- EXCERPTED PASSAGE
And whatever scholarly value the work might have as a portrait of upper class life in England at the time it was written, the fact of the matter is that it uniformly fails to engage my interest and I find myself wanting to strangle the characters.
Posted by: Azkyroth | December 2, 2007 6:51 PM
I have heard about those dyslexic atheists........
They don't believe in Dog.
Posted by: Tony Popple | December 2, 2007 7:01 PM
The most common one I see is that God cannot do something which is logically inconsistent (So, giving people complete free will while preventing them from sinning.) To me this seems to say that God simply is not omnipotent.
And what's wrong with that? If "omnipotent" includes being able to do logical inconsistancies omnipotence is logically inconsistant. If God is merely "logipotent" able to do anything logically concievable or even "omniphysipotent" about to do anything within the laws of physics, would that make him any less of a God? What good do square circles and even prime numbers greater than two do for me?
Anyhow, If I were to imagine there being a God, it always seemed sensible that he could end suffering but won't. Is this "malevolent"? Maybe. What if suffering is for the "greater good"? Well, okay we say, How can a child dying of malaria be "good"? Well, to give an insipid and patronizing answer maybe "because such suffering reminds the rest of us to sympathetic to the suffering of others". To which we answer, "Oh, come on! That's so insipid and patronizing! Any moral reminding it does to us can't possibly justify the real suffering the child figures." To which the answer is "Sez you!" to which we reply "Yeah, sez us" to which the answer is "You think you could do a better job?" to which we answer "with one hand behind our back" and so on to which the ultimate response is either A) God's plan is complex and spans eons so how the heck can we be sure a child shaking in fits while his insides melt into a bloody pool and rats eat his eyeballs isn't for the good? Or B) C'mon, some superhero in the sky watching everyones every move is just plain silly and stupid. In both cases, the argument about God's "goodness" is really avoiding the real question.
In addition, it doesn't address heaven, which is a place where people have free will but cannot sin.
Hmm, I never heard either of these things about heaven. (Although, I've heard in obscure references that only humans have free will; angels don't.) Still it'd make sense that both would be true. Possibility A: People can sin in heaven but when they do they are expelled. Possibility B: To sin requires doing doing harm. In heaven everything is perfect and it is impossible to do harm and hence impossible to sin. Of course, if thinking impure thoughts or dancing on Sunday are sins nothing can prevent that. Of course there's the C.S. Lewis/St. Paul possibility that no action done in grace and purity is a sin hence fucking that hottie angel while your wife is down on earth whispering the winning lotto numbers to your grandchildren isn't a sin.

- REQUIRED ACTION A
Summarize the comment thread in two sentences.
- REQUIRED ACTION B
Extract the part of the comment thread that begins at the words "They don't believe" and stops after the words "is not omnipotent.".
- REQUIRED ACTION C
For each statement, say whether it agrees with the comment thread, and quote the words that decide it: (i) One commenter has heard that only humans have free will. (ii) Heaven is described as a place where people have free will and can sin. (iii) One commenter says the work always holds their interest.

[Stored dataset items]

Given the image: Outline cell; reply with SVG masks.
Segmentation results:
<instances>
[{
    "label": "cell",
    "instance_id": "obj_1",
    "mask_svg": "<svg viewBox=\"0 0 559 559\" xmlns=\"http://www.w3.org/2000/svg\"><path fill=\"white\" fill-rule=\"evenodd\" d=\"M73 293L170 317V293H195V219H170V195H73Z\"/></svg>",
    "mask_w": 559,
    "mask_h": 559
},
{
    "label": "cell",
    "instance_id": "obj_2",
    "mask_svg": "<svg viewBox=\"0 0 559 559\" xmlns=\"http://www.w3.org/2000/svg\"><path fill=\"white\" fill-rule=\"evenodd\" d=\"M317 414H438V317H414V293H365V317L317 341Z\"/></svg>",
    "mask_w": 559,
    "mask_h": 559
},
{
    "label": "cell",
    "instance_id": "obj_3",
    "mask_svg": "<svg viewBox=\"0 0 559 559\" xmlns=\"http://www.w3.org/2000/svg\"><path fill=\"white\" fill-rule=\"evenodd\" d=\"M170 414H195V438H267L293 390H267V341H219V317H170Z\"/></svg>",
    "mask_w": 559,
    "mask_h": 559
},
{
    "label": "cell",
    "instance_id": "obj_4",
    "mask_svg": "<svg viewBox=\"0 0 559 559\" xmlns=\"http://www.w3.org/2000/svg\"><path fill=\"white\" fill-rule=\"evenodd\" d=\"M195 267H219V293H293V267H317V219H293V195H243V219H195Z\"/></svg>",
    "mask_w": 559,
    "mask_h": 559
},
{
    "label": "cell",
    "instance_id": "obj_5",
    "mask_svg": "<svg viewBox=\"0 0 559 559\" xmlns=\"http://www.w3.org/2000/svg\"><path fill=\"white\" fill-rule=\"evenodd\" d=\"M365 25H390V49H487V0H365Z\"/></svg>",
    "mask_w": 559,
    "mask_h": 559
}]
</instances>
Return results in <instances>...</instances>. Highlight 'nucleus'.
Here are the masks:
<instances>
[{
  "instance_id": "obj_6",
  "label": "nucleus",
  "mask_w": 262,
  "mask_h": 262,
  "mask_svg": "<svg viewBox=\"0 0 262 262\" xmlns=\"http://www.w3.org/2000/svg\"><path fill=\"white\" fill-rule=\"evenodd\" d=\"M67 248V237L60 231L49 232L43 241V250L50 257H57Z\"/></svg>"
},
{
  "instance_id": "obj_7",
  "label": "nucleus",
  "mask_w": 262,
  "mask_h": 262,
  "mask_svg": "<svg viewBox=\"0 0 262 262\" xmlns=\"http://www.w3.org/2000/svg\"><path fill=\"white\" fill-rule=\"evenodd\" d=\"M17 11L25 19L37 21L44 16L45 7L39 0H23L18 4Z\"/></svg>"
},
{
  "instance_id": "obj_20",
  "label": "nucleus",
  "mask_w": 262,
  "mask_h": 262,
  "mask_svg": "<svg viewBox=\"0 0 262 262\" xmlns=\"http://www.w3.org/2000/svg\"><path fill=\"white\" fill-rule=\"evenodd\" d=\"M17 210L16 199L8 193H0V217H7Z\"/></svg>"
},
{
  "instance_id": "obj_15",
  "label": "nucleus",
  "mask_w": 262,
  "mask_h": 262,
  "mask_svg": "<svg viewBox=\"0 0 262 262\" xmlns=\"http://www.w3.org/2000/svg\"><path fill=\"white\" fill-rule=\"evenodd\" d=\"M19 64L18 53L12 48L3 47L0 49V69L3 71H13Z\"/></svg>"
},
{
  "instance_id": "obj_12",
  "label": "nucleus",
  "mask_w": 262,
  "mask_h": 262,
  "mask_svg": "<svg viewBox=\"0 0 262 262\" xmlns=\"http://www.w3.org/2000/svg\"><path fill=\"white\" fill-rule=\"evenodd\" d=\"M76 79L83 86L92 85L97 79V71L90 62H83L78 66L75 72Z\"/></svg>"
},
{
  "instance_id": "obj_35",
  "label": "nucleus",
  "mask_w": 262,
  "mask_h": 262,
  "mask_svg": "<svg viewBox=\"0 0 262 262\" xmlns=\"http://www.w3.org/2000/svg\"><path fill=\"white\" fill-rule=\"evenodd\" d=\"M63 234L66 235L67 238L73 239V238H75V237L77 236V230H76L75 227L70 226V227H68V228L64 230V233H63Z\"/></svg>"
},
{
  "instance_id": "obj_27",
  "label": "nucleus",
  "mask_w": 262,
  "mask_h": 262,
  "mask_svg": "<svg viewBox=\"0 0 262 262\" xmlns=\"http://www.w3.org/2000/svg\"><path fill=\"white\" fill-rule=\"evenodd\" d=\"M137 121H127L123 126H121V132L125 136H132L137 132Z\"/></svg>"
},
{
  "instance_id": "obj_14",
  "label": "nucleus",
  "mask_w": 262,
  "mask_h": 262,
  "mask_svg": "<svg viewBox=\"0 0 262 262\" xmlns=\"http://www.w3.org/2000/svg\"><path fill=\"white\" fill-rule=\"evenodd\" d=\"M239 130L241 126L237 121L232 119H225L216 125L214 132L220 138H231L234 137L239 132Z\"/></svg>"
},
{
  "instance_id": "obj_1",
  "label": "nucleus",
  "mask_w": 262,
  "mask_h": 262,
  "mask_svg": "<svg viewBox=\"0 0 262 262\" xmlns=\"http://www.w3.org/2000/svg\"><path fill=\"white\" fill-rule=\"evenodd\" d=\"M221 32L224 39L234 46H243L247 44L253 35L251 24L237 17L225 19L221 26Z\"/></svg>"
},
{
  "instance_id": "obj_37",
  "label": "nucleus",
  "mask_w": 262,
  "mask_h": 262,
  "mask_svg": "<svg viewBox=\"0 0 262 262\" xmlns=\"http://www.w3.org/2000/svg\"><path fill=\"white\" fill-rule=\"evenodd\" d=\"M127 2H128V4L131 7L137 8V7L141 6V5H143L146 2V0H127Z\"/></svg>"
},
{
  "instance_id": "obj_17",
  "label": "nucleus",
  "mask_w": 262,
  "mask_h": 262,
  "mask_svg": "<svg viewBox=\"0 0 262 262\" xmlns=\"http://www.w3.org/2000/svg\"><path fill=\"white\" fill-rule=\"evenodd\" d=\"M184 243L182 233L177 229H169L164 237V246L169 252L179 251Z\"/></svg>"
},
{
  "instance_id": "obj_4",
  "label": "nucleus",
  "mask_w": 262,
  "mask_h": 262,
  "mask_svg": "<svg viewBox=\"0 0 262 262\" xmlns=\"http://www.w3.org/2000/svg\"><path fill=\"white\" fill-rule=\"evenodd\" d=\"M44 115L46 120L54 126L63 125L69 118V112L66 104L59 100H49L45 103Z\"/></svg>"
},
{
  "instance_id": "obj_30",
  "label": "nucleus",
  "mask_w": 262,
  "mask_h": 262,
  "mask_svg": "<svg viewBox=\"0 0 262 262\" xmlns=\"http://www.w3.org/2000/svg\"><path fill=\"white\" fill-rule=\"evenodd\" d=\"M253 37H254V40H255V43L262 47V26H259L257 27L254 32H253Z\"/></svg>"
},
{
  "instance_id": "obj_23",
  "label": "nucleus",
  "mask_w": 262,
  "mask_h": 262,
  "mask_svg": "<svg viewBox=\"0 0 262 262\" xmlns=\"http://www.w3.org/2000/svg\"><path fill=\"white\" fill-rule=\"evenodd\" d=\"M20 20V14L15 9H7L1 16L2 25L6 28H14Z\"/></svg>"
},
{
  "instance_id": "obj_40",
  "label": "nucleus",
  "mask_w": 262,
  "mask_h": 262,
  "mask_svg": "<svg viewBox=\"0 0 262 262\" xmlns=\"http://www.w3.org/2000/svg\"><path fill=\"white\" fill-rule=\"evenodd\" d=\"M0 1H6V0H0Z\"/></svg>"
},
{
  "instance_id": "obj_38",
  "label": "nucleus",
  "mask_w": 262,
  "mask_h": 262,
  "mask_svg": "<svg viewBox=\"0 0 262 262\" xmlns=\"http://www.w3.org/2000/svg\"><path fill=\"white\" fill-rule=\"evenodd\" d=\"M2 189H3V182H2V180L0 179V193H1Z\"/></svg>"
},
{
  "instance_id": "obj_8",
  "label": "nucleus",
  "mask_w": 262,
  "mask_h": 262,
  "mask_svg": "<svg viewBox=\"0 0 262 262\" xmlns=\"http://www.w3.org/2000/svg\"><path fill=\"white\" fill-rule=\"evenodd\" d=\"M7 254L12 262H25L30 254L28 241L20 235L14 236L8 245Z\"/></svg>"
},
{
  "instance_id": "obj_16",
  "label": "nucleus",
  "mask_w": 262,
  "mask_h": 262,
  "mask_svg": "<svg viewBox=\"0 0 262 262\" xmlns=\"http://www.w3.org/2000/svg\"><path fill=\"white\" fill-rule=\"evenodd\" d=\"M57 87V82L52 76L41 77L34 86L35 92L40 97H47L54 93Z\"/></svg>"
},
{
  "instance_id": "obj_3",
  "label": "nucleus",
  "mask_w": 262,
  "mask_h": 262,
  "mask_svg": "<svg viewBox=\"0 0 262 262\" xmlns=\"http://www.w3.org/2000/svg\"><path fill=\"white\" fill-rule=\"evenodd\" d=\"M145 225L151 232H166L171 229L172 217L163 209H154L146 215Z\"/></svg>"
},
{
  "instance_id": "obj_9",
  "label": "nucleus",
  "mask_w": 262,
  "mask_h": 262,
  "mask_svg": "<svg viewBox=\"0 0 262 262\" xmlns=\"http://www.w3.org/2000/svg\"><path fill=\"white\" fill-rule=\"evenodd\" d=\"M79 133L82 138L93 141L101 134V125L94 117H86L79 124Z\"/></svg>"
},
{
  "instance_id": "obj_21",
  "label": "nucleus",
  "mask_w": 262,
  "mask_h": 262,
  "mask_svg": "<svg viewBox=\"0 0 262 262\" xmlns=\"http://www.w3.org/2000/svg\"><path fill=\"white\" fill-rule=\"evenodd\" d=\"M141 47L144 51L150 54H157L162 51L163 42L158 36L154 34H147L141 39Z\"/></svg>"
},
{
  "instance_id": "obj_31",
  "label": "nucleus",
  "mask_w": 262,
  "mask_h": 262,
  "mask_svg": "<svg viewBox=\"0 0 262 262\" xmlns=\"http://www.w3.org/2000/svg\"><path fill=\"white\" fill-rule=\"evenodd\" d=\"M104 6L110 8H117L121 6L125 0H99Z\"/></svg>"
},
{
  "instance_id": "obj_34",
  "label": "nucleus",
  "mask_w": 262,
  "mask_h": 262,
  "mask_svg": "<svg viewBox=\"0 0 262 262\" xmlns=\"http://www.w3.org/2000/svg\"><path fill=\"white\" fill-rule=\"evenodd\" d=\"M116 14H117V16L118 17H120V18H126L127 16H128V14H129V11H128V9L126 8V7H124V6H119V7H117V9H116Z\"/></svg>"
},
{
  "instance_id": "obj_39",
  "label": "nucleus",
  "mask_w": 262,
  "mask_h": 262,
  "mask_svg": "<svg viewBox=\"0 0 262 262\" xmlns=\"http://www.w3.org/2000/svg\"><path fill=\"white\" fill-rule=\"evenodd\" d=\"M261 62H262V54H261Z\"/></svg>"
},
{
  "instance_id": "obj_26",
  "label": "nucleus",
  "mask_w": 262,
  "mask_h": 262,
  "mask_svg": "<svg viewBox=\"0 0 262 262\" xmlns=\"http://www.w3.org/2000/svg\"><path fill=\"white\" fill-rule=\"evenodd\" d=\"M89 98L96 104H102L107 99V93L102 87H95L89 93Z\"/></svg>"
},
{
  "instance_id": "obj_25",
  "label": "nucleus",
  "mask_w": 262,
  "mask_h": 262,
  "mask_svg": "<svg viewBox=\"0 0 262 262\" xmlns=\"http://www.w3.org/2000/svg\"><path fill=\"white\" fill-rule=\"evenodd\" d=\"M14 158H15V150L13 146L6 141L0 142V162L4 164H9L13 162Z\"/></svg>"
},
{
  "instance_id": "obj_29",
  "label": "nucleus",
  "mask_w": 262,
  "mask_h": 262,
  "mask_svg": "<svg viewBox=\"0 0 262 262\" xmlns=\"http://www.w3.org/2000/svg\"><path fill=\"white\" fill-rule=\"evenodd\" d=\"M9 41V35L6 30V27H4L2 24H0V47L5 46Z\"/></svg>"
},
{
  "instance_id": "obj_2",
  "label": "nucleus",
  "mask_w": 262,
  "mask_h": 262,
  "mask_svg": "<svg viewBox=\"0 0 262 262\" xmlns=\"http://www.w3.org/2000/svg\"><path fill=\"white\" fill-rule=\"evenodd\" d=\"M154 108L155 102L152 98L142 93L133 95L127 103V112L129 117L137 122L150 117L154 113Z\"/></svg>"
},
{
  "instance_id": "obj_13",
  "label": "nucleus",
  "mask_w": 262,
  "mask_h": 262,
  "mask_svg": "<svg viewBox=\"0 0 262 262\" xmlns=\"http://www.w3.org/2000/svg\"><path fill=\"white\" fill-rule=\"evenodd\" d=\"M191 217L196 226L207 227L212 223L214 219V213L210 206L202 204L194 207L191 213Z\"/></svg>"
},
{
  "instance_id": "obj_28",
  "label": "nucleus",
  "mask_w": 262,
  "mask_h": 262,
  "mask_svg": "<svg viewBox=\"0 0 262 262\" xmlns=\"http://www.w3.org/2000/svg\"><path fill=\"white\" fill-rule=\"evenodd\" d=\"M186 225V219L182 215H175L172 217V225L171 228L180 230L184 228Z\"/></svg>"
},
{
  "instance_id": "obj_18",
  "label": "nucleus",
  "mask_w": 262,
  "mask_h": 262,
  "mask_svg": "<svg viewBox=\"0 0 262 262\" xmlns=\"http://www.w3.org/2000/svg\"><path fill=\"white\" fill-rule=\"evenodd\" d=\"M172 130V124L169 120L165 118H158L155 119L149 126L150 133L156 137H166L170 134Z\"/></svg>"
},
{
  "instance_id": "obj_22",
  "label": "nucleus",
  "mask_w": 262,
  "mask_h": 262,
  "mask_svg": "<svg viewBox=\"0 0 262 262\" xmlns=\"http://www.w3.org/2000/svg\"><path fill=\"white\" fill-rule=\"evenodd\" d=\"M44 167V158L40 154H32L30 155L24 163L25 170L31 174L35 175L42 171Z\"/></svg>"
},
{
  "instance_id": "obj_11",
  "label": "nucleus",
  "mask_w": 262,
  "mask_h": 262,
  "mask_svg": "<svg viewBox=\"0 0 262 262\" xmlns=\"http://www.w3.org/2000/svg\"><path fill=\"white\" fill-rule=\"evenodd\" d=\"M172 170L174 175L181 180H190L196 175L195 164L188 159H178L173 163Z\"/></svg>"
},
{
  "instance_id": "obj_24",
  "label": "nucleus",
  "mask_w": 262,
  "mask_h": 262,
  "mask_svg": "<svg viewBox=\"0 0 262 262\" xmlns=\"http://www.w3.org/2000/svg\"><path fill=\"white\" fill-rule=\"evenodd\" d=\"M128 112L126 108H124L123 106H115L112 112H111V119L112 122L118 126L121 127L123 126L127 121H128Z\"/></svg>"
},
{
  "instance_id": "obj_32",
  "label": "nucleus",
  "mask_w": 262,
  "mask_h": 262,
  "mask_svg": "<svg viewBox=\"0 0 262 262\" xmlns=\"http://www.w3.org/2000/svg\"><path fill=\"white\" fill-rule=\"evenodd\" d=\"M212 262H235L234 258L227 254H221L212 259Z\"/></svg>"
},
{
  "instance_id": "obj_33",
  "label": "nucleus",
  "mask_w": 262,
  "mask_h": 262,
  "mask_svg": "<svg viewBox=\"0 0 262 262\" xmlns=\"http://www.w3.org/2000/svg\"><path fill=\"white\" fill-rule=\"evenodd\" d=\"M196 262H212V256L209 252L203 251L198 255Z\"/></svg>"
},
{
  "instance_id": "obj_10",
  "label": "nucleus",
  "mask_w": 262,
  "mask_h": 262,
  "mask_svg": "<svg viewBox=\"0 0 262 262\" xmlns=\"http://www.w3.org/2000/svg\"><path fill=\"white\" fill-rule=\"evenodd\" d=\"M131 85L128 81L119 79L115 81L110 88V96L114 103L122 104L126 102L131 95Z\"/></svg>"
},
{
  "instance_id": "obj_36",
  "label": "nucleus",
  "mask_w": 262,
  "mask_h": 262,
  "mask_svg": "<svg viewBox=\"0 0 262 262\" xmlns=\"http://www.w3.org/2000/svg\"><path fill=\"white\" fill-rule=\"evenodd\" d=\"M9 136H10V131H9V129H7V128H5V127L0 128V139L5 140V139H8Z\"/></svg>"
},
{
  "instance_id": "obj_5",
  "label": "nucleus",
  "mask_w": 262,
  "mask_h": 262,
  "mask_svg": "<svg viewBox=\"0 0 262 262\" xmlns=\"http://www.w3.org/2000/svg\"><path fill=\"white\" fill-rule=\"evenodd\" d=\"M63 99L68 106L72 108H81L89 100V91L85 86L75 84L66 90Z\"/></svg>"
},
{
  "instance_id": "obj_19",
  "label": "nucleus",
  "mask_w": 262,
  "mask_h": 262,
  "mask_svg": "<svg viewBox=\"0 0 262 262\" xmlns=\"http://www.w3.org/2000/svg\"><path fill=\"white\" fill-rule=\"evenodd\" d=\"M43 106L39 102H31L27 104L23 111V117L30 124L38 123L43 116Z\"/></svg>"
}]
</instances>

- EXERCISE SOLUTION A
One commenter says a work fails to engage their interest and makes them want to strangle the characters, and another jokes that dyslexic atheists don't believe in Dog. A longer comment asks whether a God able to do only what is logically conceivable would be any less of a God, says the argument about God's "goodness" avoids the real question, and offers possibilities for how people in heaven might be unable to sin.

- EXERCISE SOLUTION B
They don't believe in Dog.
Posted by: Tony Popple | December 2, 2007 7:01 PM
The most common one I see is that God cannot do something which is logically inconsistent (So, giving people complete free will while preventing them from sinning.) To me this seems to say that God simply is not omnipotent.

- EXERCISE SOLUTION C
(i) Yes: "I've heard in obscure references that only humans have free will; angels don't."
(ii) No: "heaven, which is a place where people have free will but cannot sin."
(iii) No: "it uniformly fails to engage my interest"